Reino Unido-Francia 2024 107 min.
Dirección John Crowley Guion Nick Payne Fotografía Stuart Bentley Música Bryce Dessner Intérpretes Florence Pugh, Andrew Garfield, Adam Jones, Lee Braithwaite, Douglas Hodge, Grace Delaney, Aoife Hinds Estreno en el Festival de Toronto 7 septiembre 2024; en Reino Unido y España 1 enero 2025
El relativo éxito que el director irlandés John Crowley conoció en 2015 con la película Brooklyn, protagonizada por Saoirse Ronan, no se repitió con El jilguero cuatro años después, aún basándose en una novela de tanto éxito como la de Donna Tartt. Tampoco acierta ahora con este meloso y algo destartalado melodrama romántico que nos cuenta, presuntamente con un lenguaje original y novedoso, una historia mil veces vista en pantalla, la de una sólida relación romántica truncada por la enfermedad. El guion de Nick Payne se esfuerza por acompañar tan perentoria narración con episodios insólitos y pretendidamente diferentes, tontería tras tontería diríamos nosotros, que en realidad se nos antojan tan artificiosos como directamente insulsos y anodinos, tales como salir a comprar bolígrafos en albornoz de baño o intentar sacar un Mini de un angosto aparcamiento.
Nada resulta interesante en esta película cuyo título, a pesar de estar bien traducido al castellano, coincide con otro olvidable melodrama romántico protagonizado por John Travolta y Lily Tomlin en 1979. Ni siquiera resulta conmovedor este film en el que al menos sus protagonistas se esfuerzan notoriamente, con Florence Pugh dando vida a una exitosa chef de cocina creativa, y Andrew Garfield repitiendo ese personaje algo despistado pero responsable al que nos tiene acostumbrados fuera de su paseo por el hombre araña.

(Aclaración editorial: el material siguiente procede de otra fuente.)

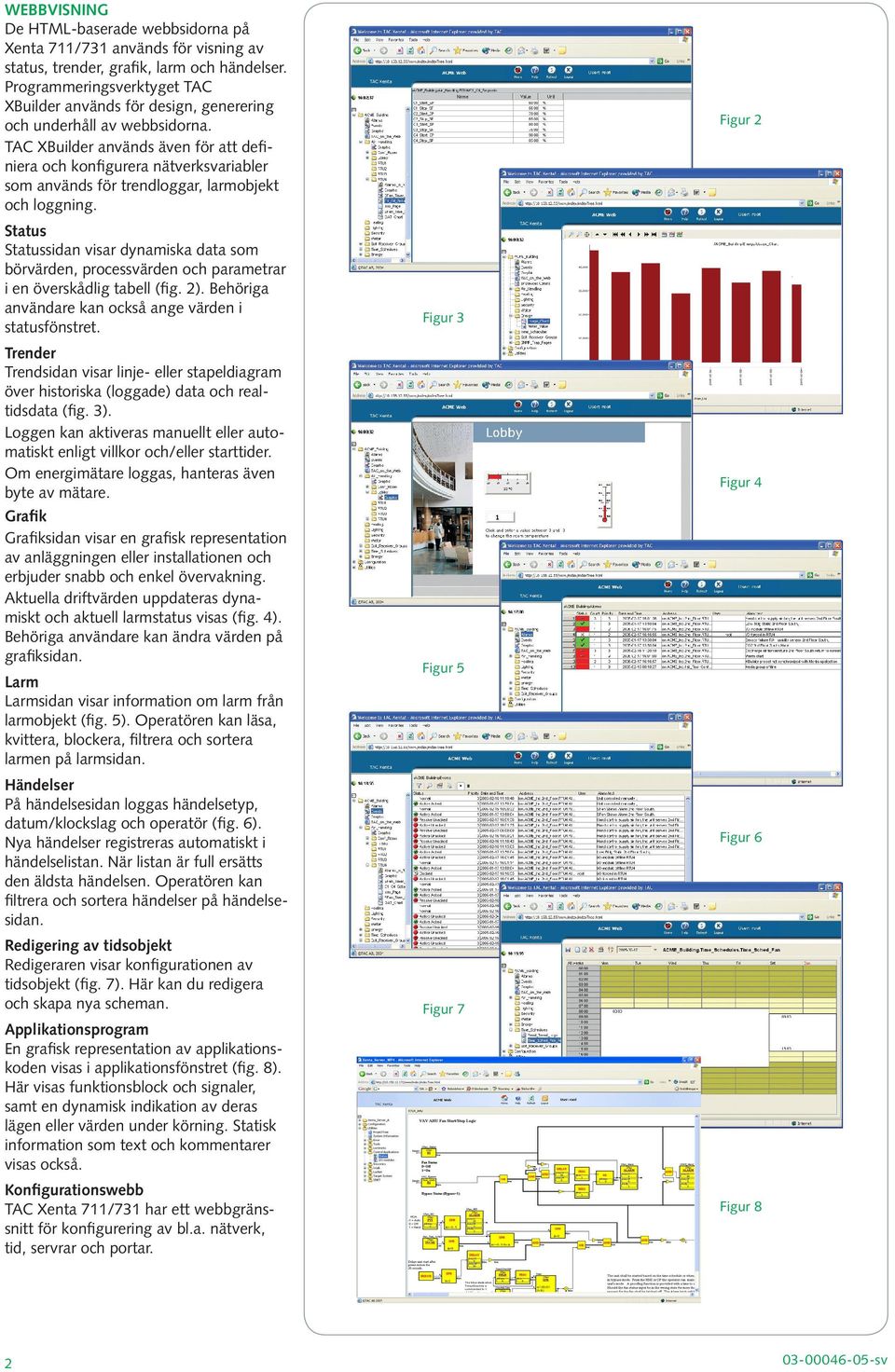 TAC XBuilder används även för att definiera och konfigurera nätverksvariabler som används för trendloggar, larmobjekt och loggning.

A pesar de su limitado talento, a Crowley se le han confiado importantes repartos, Colin Farrell en Intermission, Michael Caine en ¿Hay alguien ahí?, Eric Bana en Circuito cerrado o Nicole Kidman en El jilguero. Con Garfield ya trabajó en Boy A. Será ahí donde radica la mayor pericia del director, en extraer buenas interpretaciones de sus protagonistas. Pero en manos de un guion tan arquetípico y plagado de tonterías como éste, a pesar de algún episodio entrañable suelto, como el nacimiento de la hija de ambos en una gasolinera, su trabajo desluce notablemente. Payne ya destacó por su sentimentalismo de manual en El sentido de un final y La última carta de amor, pero por mucho que aquí pretenda dar sentido a la enfermedad terminal con el sempiterno dilema de si afrontarla o ignorarla, su tratamiento narrativo deliberadamente desordenado y su acumulación de tonterías no ayudan a digerir el conjunto.